Here are a few ways managers can ensure they’re promoting workplace diversity, and actively working to eliminate possible biases that hinder it.
Actively look for signs of bias
Experts at Harvard Business Review say that all managers have an opportunity to become anti-bias advocates, simply by keeping an eye out for the subtle ways inequity can creep into the workplace. Keep an eye out for these signs:
- Groups of employees or individuals must prove themselves to be “heard” or viewed to be as valuable as other contributors
- Groups of employees have been asked to change their appearance to conform to company norms, or must adhere to a narrower range of behaviors compared to others to be acknowledged equally or promoted
- Groups in the company compete against one another because of contradicting strategies for self-expression or identity.

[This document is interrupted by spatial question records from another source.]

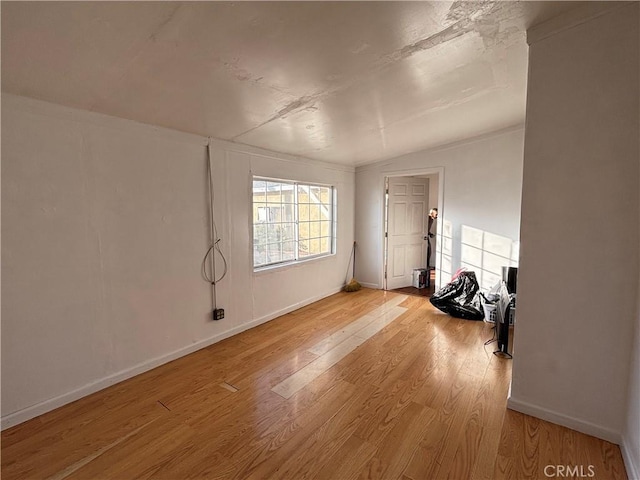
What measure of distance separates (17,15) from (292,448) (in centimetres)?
239

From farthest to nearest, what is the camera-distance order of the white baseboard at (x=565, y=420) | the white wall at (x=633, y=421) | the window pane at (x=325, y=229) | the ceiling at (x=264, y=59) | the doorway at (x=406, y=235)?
1. the doorway at (x=406, y=235)
2. the window pane at (x=325, y=229)
3. the white baseboard at (x=565, y=420)
4. the white wall at (x=633, y=421)
5. the ceiling at (x=264, y=59)

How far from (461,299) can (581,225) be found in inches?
91.4

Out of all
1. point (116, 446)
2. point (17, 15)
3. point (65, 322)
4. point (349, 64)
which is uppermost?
point (349, 64)

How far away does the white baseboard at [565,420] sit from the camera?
1754 millimetres

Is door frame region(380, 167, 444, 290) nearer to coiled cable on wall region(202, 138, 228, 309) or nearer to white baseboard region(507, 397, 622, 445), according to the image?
white baseboard region(507, 397, 622, 445)

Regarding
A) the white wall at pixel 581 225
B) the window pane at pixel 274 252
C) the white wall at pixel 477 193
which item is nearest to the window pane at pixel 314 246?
the window pane at pixel 274 252

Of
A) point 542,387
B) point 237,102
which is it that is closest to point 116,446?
point 237,102

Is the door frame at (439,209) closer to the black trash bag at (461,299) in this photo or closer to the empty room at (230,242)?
the black trash bag at (461,299)

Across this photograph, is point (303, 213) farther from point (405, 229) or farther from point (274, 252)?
point (405, 229)

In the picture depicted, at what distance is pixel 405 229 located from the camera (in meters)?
5.29

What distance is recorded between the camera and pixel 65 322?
2.11 meters

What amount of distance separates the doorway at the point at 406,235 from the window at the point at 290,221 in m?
1.00

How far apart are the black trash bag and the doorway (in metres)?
0.95

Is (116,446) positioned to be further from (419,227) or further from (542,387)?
(419,227)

Regardless of whether a company has an ongoing commitment to diversity training to reduce unconscious bias, managers can play a key role in staying aware of these possible scenarios, and as importantly, being vigilant in eliminating them.
For example, the creation of mentorship programs that promote diversity and a commitment to ensuring level diversity among people who regularly work side-by-side can be highly effective strategies in ensuring that workplace diversity is part of a company’s working culture, according to management experts at the University of Pennsylvania.
Demand a diverse candidate pool
Managers can work with human resources and recruiting teams to insist that a diverse pool of candidates are presented for open roles, regardless of race or gender, whenever there is a hiring opportunity.
According to HBR, simply having a more diverse candidate pool greatly influences whether a company will have a diverse workforce. It cites data indicating that the odds of hiring a non-white candidate are substantially greater when there are at least two minority applicants in the final selection pool.
Managers can also influence diversity by actively removing bias in job descriptions and the hiring process. Before anyone interviews a candidate, establish and agree upon the shared criterion each interviewer feels would be necessary for the candidate to be “excellent” in the role. Then establish a standard rubric that each interviewer will use to evaluate each applicant.
Don’t ignore the elephant in the room
Every manager and employee knows equality is a critical societal issue, and it’s regularly covered in the media. Instead of ignoring that reality and pretending that events involving race and gender aren’t happening in the world, use them as opportunities to foster open, honest and respectful conversations among teams so they can band together in the name of shared improvements.
Establish an ongoing cadence of meetings designed to give everyone on the team an opportunity to speak freely and openly about their experiences and perceptions with diversity in the world at large, and in their personal and professional lives.
Encourage all team members to share, listen and ask questions. That can expose inequalities that some team members may not even notice because it’s not part of their personal reality. Close each meeting by inviting every member of the team to share ideas about how to address and adapt processes and communication styles in the workplace to create a more harmonious and inclusive environment for everyone.